DOCUMENT PASSAGE:

Joe and I will watch, wait, analyze, and comment.
Until then, eyes open, ears to the rail, nose in the wind….
Saskatchewan Hero
History is such a bitch. Who writes it? How can you possibly get the facts? Western historians (and others if they meet the criteria) will document the facts sooner or later. Meanwhile, Joe and I have a Canadian hero to worship.
Brad Wall, Premier of Saskatchewan, has told the Feds to eat the “carbon tax“.
He is Prime Minister material.
How does a government meet it’s fiscal obligation? Us tax payers hope and pray against reason that politicians will actually act responsibly. The fact is ALL governments take the easy route – raise taxes until the economy fails, then back off one notch.
The Liberal fantasy of taxing carbon is anti-life. Carbon? All life on Earth is carbon based. CO2 is a trace greenhouse gas that happens to be the engine of all life.
The f**king Federal politicians have finally approached terminal velocity – they are planning to tax the air you breathe.
Note above re: the natural gas bill – the carbon tax is a large portion of B.C. customer’s monthly bill.

GIVEN DATA:
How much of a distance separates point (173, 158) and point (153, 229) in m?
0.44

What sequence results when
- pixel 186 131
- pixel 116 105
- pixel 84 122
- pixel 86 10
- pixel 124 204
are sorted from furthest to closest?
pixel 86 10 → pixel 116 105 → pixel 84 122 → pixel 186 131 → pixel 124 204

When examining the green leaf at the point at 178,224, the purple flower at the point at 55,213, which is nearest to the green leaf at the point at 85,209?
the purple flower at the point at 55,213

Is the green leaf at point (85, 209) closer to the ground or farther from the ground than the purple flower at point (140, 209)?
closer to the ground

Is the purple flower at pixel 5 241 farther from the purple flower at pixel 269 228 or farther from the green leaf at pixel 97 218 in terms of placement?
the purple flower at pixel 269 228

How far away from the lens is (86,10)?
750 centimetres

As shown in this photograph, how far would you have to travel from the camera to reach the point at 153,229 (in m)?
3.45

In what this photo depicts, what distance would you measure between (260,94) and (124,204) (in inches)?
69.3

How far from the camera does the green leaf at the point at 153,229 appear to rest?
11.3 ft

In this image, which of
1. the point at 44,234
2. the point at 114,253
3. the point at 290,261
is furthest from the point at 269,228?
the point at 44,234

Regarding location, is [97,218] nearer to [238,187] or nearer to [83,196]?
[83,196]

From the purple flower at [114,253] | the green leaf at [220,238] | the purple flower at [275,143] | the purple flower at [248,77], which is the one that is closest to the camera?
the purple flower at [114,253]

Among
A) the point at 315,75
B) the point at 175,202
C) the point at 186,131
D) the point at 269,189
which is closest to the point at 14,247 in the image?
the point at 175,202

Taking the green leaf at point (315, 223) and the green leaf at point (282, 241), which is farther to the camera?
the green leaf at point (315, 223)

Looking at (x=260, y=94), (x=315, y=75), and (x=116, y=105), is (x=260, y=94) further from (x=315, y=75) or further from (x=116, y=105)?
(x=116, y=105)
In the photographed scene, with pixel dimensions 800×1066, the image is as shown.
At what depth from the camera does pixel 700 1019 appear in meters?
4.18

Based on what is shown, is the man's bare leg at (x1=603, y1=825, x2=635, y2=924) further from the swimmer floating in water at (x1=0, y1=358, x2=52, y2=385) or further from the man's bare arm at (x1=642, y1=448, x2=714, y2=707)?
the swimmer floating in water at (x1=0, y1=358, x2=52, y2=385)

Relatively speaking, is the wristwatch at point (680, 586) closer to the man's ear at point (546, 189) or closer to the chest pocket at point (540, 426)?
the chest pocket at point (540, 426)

YOUR INSTRUCTIONS: In the post titled "Saskatchewan Hero," what office does Brad Wall hold? Answer from the text alone.

EXERCISE OUTPUT: Premier of Saskatchewan